He cited the example of the protein prestin, which, they learned, hosts mutations associated with hereditary deafness. This finding led the researchers to contact colleagues at cochlear implant firm Cochlear, which is headquartered at Macquarie.
"We spoke to one of their guys and they said, 'Oh, prestin is a well known protein. We know the mutations, we know where it is. It's just that it's only [expressed] in the [roughly] 500 outer hair cells of the ear,'" Baker said. "'The chances of you finding it by mass spectrometry are one in a gazillion.'"
This, he noted, reinforced for him and his colleagues the idea that identification of many of the missing proteins would likely require significant biological knowledge.
"There might be a lot of proteins that are so localized to particular structures and particular cells and at low copy number that we may never find them," Baker said.
"So we thought, let's put it all together, firstly to make sure that the rest of the world doesn't think HUPO and the Human Proteome Project are ignoring all their great science, and secondly, to give our chromosome teams and the biology teams that are looking for these proteins a lot more information on where to look and when to look and maybe under what stress conditions to look," he said.
The HPP requires high-stringency mass spec or antibody data before counting a protein as identified for the purposes of the effort. But, noted Shoba Ranganathan, professor of bioinformatics at Macquaries and senior author on the Nature Communications paper, these are of course not the only ways to establish information about a protein.

======

## [USING THE INFORMATION]
[A] In the passage about missing proteins, what information does the speaker say the chromosome teams and biology teams would be given about these proteins? List each item.
[B] Reproduce the passage about missing proteins, starting with "He cited the" and going on through "significant biological knowledge.".
You can complete this work without the records.

## [THE DATA]
======

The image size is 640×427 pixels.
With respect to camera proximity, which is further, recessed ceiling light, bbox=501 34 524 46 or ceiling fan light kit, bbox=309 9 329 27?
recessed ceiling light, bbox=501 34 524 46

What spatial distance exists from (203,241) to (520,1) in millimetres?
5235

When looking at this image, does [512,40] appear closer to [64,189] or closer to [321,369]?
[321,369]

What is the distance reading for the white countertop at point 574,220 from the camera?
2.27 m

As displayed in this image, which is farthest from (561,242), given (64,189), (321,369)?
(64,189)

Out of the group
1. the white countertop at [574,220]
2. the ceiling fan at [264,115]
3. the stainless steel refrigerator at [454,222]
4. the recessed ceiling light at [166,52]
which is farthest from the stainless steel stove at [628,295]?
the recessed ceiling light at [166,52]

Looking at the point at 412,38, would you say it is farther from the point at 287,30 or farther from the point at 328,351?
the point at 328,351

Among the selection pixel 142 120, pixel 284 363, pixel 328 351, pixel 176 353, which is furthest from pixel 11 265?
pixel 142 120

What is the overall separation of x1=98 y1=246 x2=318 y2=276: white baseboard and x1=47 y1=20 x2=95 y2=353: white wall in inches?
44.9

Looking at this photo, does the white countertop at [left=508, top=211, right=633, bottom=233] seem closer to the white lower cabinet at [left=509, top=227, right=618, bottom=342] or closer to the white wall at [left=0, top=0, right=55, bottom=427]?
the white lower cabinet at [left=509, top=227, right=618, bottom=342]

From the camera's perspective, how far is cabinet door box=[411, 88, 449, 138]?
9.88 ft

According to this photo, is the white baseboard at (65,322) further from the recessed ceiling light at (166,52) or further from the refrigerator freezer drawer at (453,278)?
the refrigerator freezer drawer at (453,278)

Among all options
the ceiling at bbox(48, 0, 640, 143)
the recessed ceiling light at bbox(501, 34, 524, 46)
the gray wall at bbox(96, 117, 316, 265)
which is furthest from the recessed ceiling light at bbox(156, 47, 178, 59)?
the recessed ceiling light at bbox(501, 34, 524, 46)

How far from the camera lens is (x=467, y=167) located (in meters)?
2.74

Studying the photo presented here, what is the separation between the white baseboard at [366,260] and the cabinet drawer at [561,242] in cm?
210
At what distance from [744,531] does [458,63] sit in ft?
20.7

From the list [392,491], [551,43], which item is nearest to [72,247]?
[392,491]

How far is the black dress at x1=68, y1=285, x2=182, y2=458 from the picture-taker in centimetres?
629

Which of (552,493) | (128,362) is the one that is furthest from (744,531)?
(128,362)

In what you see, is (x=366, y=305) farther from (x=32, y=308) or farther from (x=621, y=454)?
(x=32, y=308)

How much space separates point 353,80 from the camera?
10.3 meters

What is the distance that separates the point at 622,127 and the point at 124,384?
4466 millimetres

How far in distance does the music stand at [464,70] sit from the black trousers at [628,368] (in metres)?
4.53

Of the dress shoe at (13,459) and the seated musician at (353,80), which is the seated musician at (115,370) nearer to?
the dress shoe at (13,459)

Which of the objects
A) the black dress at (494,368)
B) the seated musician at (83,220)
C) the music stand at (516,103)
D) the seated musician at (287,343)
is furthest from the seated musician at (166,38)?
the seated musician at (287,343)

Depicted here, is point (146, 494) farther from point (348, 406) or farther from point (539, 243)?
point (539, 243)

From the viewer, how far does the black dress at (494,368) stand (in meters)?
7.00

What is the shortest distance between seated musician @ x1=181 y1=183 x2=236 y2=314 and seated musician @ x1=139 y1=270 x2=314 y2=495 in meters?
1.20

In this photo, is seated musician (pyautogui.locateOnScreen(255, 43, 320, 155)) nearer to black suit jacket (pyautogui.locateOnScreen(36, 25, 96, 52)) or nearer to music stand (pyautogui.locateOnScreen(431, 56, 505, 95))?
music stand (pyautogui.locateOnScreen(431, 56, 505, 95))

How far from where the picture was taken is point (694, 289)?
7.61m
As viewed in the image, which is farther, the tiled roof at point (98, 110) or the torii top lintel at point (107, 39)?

======

## [OUTPUTS FOR THE TASKS]
[A]
- Where to look
- When to look
- Under what stress conditions to look

[B]
He cited the example of the protein prestin, which, they learned, hosts mutations associated with hereditary deafness. This finding led the researchers to contact colleagues at cochlear implant firm Cochlear, which is headquartered at Macquarie.
"We spoke to one of their guys and they said, 'Oh, prestin is a well known protein. We know the mutations, we know where it is. It's just that it's only [expressed] in the [roughly] 500 outer hair cells of the ear,'" Baker said. "'The chances of you finding it by mass spectrometry are one in a gazillion.'"
This, he noted, reinforced for him and his colleagues the idea that identification of many of the missing proteins would likely require significant biological knowledge.